I can't add much other than you know you can't change her and it must be very difficult for you knowing that you ARE your mum's whole world (family wise) but that is not your fault nor of your own making.

I guess you're going to have to put some wishes aside, and find a way of gaining a middle ground advantage that will make you feel less put upon but that also keeps her happy (as can be!). She wants to see you and you alone, so see her alone sometimes. You want her to stop the guilt trips (you can't) and accept you fully as a family unit on her visits.... you can arrange her visits to you in such a way that you get a day with her, and a day with the family for example, and keep her busy!
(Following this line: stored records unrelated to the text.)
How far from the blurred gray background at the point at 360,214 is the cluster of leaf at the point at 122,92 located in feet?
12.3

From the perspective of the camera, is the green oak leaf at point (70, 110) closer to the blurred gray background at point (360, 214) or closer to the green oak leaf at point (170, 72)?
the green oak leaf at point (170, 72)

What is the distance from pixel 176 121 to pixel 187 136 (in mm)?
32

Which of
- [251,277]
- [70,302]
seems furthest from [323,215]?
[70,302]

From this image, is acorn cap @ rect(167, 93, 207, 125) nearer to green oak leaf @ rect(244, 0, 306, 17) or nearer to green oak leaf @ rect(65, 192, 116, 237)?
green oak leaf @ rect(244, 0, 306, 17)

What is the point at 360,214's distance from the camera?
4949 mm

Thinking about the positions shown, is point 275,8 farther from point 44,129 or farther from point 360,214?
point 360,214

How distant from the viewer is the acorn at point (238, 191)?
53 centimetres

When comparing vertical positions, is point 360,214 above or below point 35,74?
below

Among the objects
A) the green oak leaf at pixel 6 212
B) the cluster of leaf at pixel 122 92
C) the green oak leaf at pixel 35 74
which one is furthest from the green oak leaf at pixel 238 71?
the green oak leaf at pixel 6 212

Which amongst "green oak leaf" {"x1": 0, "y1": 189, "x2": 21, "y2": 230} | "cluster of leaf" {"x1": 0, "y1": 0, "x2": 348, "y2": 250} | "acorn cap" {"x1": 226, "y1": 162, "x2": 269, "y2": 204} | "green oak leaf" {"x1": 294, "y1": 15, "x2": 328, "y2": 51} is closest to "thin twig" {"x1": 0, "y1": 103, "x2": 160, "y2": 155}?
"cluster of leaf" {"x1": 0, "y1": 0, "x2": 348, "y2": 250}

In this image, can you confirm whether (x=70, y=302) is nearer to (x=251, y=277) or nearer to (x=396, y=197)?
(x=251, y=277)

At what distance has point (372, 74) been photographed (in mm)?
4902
Regardless of your setup, sexuality, biological ties to your family, there's still a certain amount you can do to lessen your angst, and none of it will come from anyone but you and how you deal with it. All families have a fly in the ointment. My Dad was adopted, my Granny used to tell his mother that 'its almost as if he were your own' - unhelpful.

Don't apologise for the shortness of your stay. Chances are that away from you she's praising you and your commitment to her and your family, but you don't see that... she will be if she's anything like my Granny was - full of guilt trips and making me feel bad to my face, talking about me as if I were a Saint to other ears.

Mostly though, you have to stop FEELING guilty when you know you are not guilty of anything other than listening too closely to your mother's whines.

TheChristmasTreeSurgeonsMate · 04/01/2012 12:17

YANBU. I don't really think that many people believet that being a mother to a daughter with a young family is about getting to spend time with her on her own.

boschy · 04/01/2012 12:37

Actually if you could do it, the idea about taking your DD1 is a good one - apart from anything else, she gives you a perfect excuse to make your mum 'do' stuff rather than sit and navel-gaze about your relationship with DP, and also a great opportunity for you to divert uncomfortable conversations if you want to. My mum is very inclined to want to psychoanalyze every moment of my life, and if I have one of the kids with me she cant do it, and nor do I have to tell her that I dont want her to do it.
Sometimes with the older generation it's easier to divert and deflect rather than confront? - rather like toddlers in fact.